Wearing garishly striped polyprop long johns and riding a 30-something-year-old weather-worn 10-speed makes you magically invisible to real people.

I wish I'd realised that before now. I could have used it to my advantage in my journalistic career. Imagine what I could have discovered without risking any cellphone-hacking scandal.

The sight of me, bike at the ready, sifting through anyone's trash wouldn't hasten any famous personage to attempt raising an expensively tortured eyebrow.

When I presented the shattered bike to a son for diagnosis, I was surprised at his conclusion.

It was time for the great leap backwards, he told me, but not exactly in those words.

"How would you feel about a one-speed?

"he asked tentatively, quickly pointing out it was a move both he and one of his brothers had taken on their mountain bikes.

I love that young man. I would have kissed him, but he is not keen on such overt displays of motherly affection.

"You're talking my language," I said, or something equally inane.

He was well aware gears have been more or less a mystery to me and I only ever used two. Going up hills is not part of my ideal cycling experience. I have never quite grasped the point of having your legs whirring round at a million miles an hour, when it would be faster to get off and push.

In his meticulous way he explained in more detail than I could really grasp what would be required to alter my bike to one-speed trendiness.

As well as my gear problems, my bottom bracket (nothing personal apparently) was full of dust and the grease within had turned to tar. A cable snapped when he tested my brakes. I tried to explain I rarely go fast enough to require brakes, but he was not impressed, possibly because he lives near Baldwin St.

To help the great leap backwards, I had to leap on to another son's many-speed bike to see what speed would suit.

True to form, I only managed to find two of the 24 speeds and was too frightened to use the brakes properly lest their unaccustomed working catapulted me embarrassingly over the handlebars.

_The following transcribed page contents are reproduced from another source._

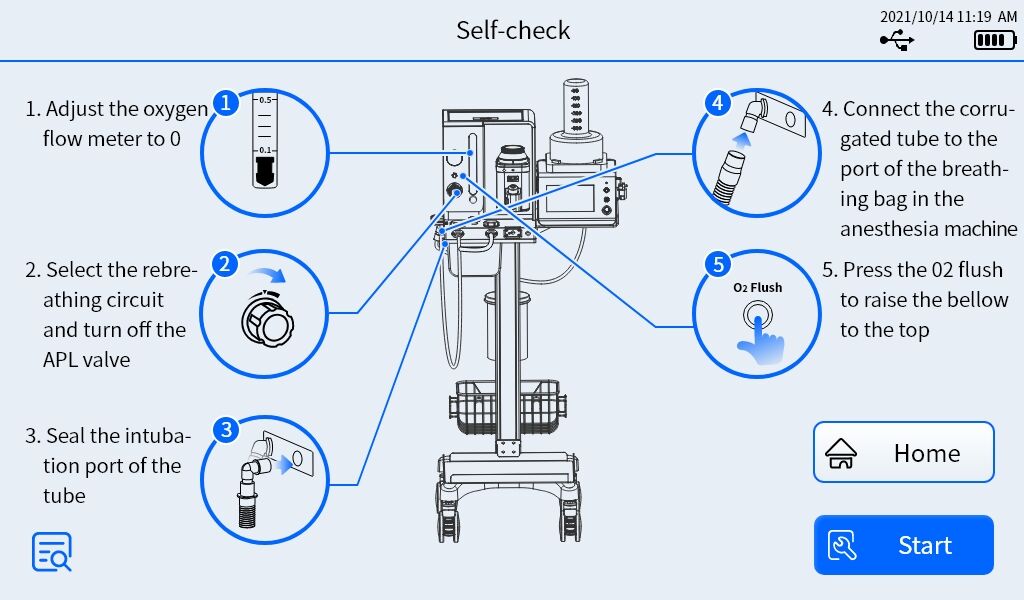 Self-check

2021/10/14 11:19 AM

1. Adjust the oxygen flow meter to 0

1

0.5

0.1

2. Select the rebreathing circuit and turn off the APL valve

2

3. Seal the intubation port of the tube

3

4

4. Connect the corrugated tube to the port of the breathing bag in the anesthesia machine

5

$O_2$ Flush

5. Press the 02 flush to raise the bellow to the top

Home

Start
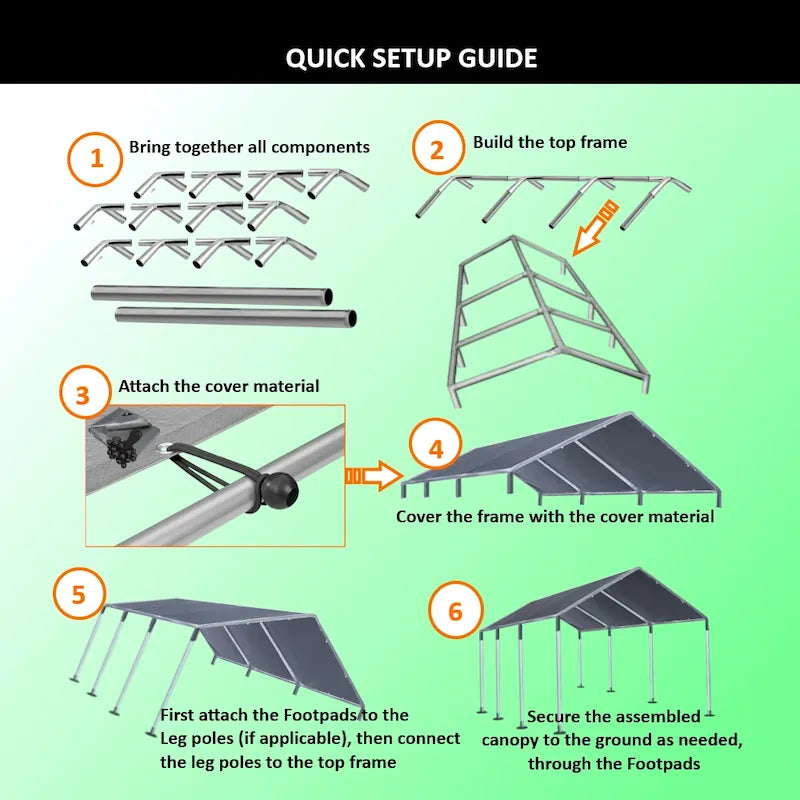 QUICK SETUP GUIDE

1 Bring together all components

2 Build the top frame

3 Attach the cover material

4 Cover the frame with the cover material

5 First attach the Footpads to the Leg poles (if applicable), then connect the leg poles to the top frame

6 Secure the assembled canopy to the ground as needed, through the Footpads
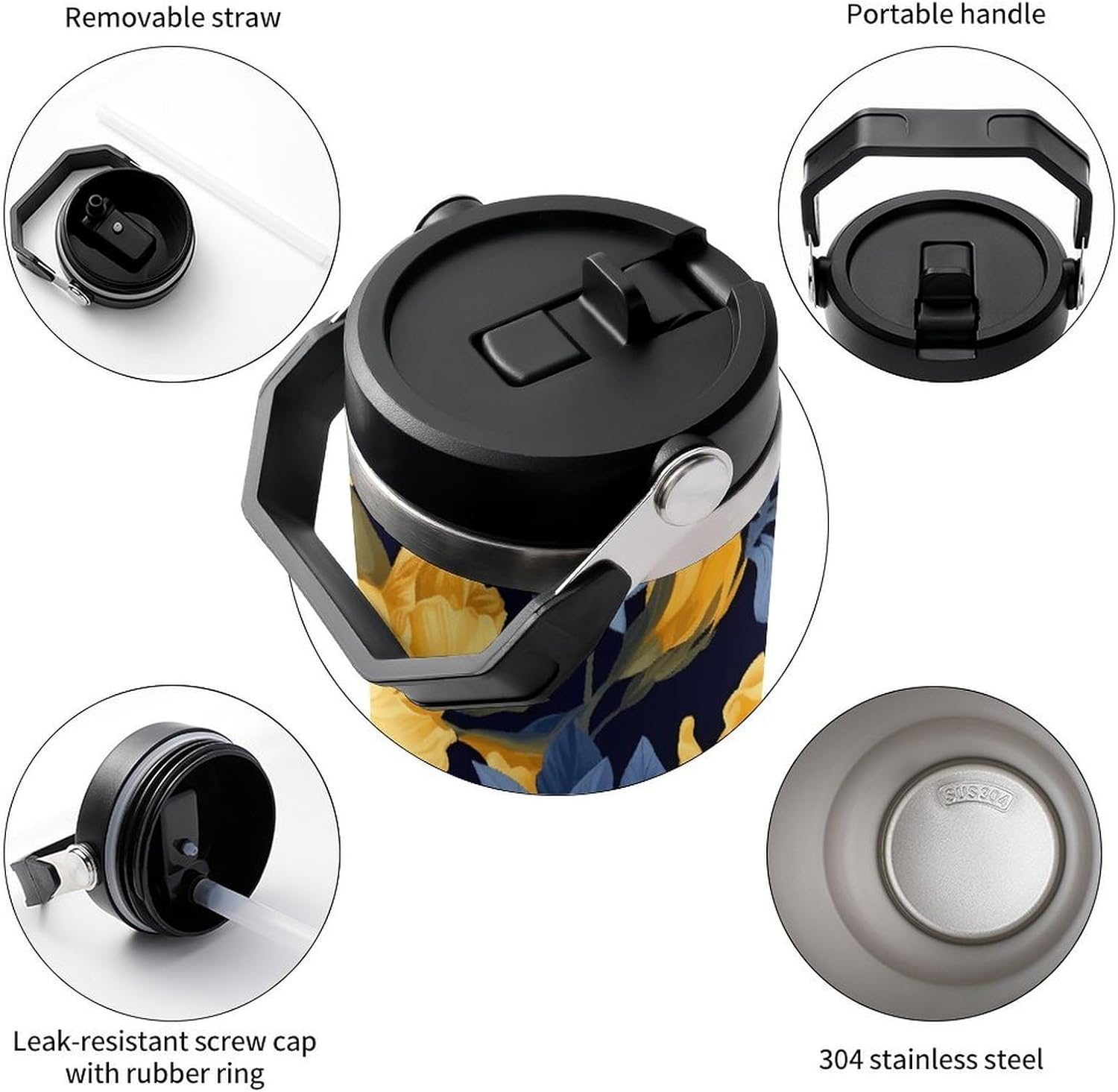 Removable straw

Portable handle

SUS304

Leak-resistant screw cap with rubber ring

304 stainless steel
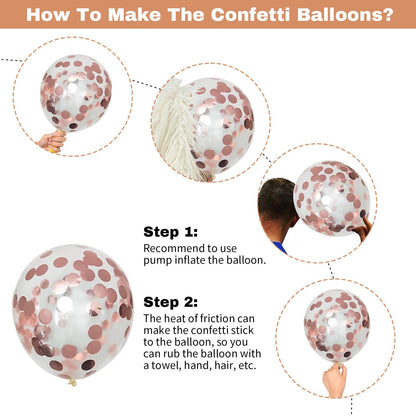 How To Make The Confetti Balloons?

Step 1:
Recommend to use pump inflate the balloon.

Step 2:
The heat of friction can make the confetti stick to the balloon, so you can rub the balloon with a towel, hand, hair, etc.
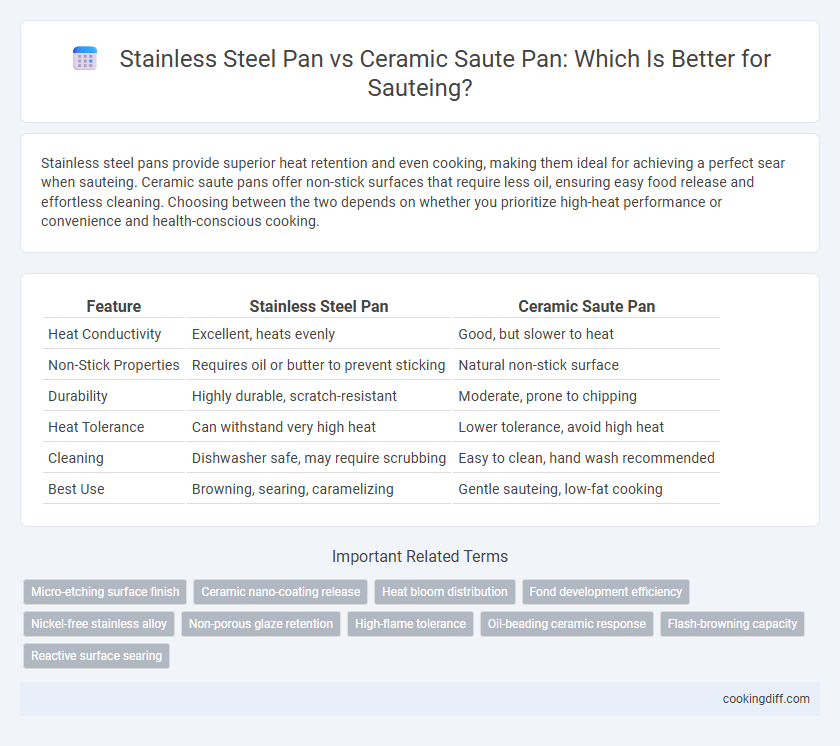 Stainless Steel Pan vs Ceramic Saute Pan: Which Is Better for Sauteing?

Stainless steel pans provide superior heat retention and even cooking, making them ideal for achieving a perfect sear when sauteing. Ceramic saute pans offer non-stick surfaces that require less oil, ensuring easy food release and effortless cleaning. Choosing between the two depends on whether you prioritize high-heat performance or convenience and health-conscious cooking.

| Feature | Stainless Steel Pan | Ceramic Saute Pan |
|---|---|---|
| Heat Conductivity | Excellent, heats evenly | Good, but slower to heat |
| Non-Stick Properties | Requires oil or butter to prevent sticking | Natural non-stick surface |
| Durability | Highly durable, scratch-resistant | Moderate, prone to chipping |
| Heat Tolerance | Can withstand very high heat | Lower tolerance, avoid high heat |
| Cleaning | Dishwasher safe, may require scrubbing | Easy to clean, hand wash recommended |
| Best Use | Browning, searing, caramelizing | Gentle sauteing, low-fat cooking |

Important Related Terms

Micro-etching surface finish
Ceramic nano-coating release
Heat bloom distribution
Fond development efficiency
Nickel-free stainless alloy
Non-porous glaze retention
High-flame tolerance
Oil-beading ceramic response
Flash-browning capacity
Reactive surface searing

cookingdiff.com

I think I found a comfortable cadence (hell, I'm beginning to sound like a real cyclist - I'll be breaking out the lycra next) and he assured me he would do some maths and come up with something which would be comparable on my old dunger.

I can't wait.

There is something reassuring about retaining an old friend, even if you haven't looked after them properly. When bits are not falling off it, it is still a comfortable bike and I have no desire to swap it for something snazzier.

My delight at the downgrading of my bike made me realise I am becoming more and more curmudgeonly about much of the "progress" around me.

I want to give all those featuring in the Electricity Authority advertisements about how much you could save on your power bills a good slapping - after dramatically ripping those irritating sticky notes off their foreheads.

Having had electricity reforms foisted on us by dear old Max Bradford years ago, we have not played our part as good little consumers and frequently switched power companies to get the cheapest deal. Consequently, many of us are paying more than we could and should be for power.

The market has not worked.

The solution? Get a snazzy campaign complete with silly sticky labels, charge the retailers $5 million a year to fund it over three years and try to persuade us naughty consumers who have not been playing the game to sort ourselves out.

Apparently, people are taking note of the campaign and saving money. Good for them. But why should any of this be necessary?

Why can't we all just be automatically provided with a basic commodity like electricity at a reasonable cost without this nonsense of constantly worrying if we are getting the best deal?

Some of us have better things to do with our time.

In my case it will be happily riding on Otago Peninsula in my long johns on my one-speed thinking uplifting thoughts, which will not include worrying what to do about the impending obsolescence of my television with its rabbit's ears and my ancient cellphone. Invisible magic indeed.

  - Elspeth McLean is a Dunedin writer.